QUOTED PASSAGE
[Start of section]

Increased pesticide contamination of EU fruit and vegetables
Concerns have been raised in the EU Parliament over figures released by NGO Générations Futures, highlighting pesticide residues in more than 70% of non-organic fruit, and 41% of vegetables. Even more worryingly, 2.7% of fruit and 3.5% of vegetables were found to be above the maximum residue limit. In his answer, Commissioner Andriukaitis, dismissed concerns, stating, “The EU regulatory system for pesticides is one of the strictest in the world. All plant protection products must be thoroughly assessed for their safety before they can be placed on the market“. This comes alongside an EFSA monitoring report revealing an increase in pesticide contamination in fruit and vegetables consumed in the EU. Despite reassurances, the effects of toxic mixtures of different pesticides is still unknown leaving EFSA safety claims unproven. Our advice is to go organic wherever possible, stick to the ‘Clean Fifteen’ for non-organic fruit and veg and absolutely avoid the ‘Dirty Dozen’.
Cornflakes sugar spike!
With full focus on the increasing rates of type 2 diabetes around the world, a new study has sought to show how common every day foods can cause blood sugar spikes in otherwise healthy people. Baseline measurements allowed the study group to be split into three different ‘glucotypes’ based on their blood sugar patterns – low, severe and moderate variability. To test how the different glucotypes reacted to the same meal, participants were either given cornflakes with milk, bread with peanut butter or a protein bar. Despite reacting uniquely to each breakfast, cornflakes in particular caused significant blood sugar spikes in the majority of people tested. Unsurprisingly, researchers commented, “It is plausible that these commonly eaten foods might be adverse for the health of the majority of adults in the world population” – not exactly rocket science to those in natural health circles!
Farmed salmon omega 3: Gone Fishing… for GMOs
Levels of omega 3 oils in farmed salmon are at an historic all-time low. For salmon in the wild, these oils come from eating other oil-rich species. Fast growing supermarket demand and the increase in fish farms is not only compromising the health of the salmon, but our health benefits too. In efforts to increase omega 3 levels in the salmon, researchers have added a marine algal gene to the Camelina sativa plant, used in feed, intended to produce vegetable oil, which is a world away from the natural food of salmon. Our advice is to avoid farmed salmon and steer clear of the potential for vertical gene transfer of GMOs, as well as all the other health hazards associated with eating polluted fish.

[End of section]

Source data
[Start of section]

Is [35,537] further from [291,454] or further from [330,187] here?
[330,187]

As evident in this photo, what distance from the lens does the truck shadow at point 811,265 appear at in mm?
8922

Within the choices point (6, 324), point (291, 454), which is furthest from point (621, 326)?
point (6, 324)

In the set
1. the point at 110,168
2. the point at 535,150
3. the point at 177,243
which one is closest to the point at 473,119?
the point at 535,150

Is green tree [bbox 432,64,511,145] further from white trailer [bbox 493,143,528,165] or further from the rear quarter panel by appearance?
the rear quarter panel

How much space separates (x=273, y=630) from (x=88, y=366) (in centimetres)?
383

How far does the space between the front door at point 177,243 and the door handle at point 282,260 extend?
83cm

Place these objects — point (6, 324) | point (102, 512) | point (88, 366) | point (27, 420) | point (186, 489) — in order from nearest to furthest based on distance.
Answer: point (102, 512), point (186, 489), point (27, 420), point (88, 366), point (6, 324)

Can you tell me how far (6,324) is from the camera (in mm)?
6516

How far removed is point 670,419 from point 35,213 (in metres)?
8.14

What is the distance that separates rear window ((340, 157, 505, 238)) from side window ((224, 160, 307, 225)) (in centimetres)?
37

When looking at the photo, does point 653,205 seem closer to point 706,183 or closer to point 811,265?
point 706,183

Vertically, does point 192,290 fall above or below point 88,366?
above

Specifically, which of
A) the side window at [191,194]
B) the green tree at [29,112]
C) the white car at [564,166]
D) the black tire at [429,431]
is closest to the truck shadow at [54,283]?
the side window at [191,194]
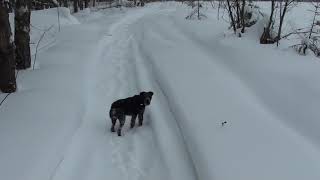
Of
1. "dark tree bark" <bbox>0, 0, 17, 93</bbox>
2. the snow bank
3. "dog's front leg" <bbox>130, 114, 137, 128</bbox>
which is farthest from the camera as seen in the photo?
the snow bank

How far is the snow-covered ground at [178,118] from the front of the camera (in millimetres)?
6613

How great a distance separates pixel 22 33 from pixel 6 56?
2605 millimetres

[End of section]

DESCRIPTION OF THE TASK
In the food news roundup, copy word for word the passage from "With full focus" up to and including "natural health circles!".

RESULT BELOW
With full focus on the increasing rates of type 2 diabetes around the world, a new study has sought to show how common every day foods can cause blood sugar spikes in otherwise healthy people. Baseline measurements allowed the study group to be split into three different ‘glucotypes’ based on their blood sugar patterns – low, severe and moderate variability. To test how the different glucotypes reacted to the same meal, participants were either given cornflakes with milk, bread with peanut butter or a protein bar. Despite reacting uniquely to each breakfast, cornflakes in particular caused significant blood sugar spikes in the majority of people tested. Unsurprisingly, researchers commented, “It is plausible that these commonly eaten foods might be adverse for the health of the majority of adults in the world population” – not exactly rocket science to those in natural health circles!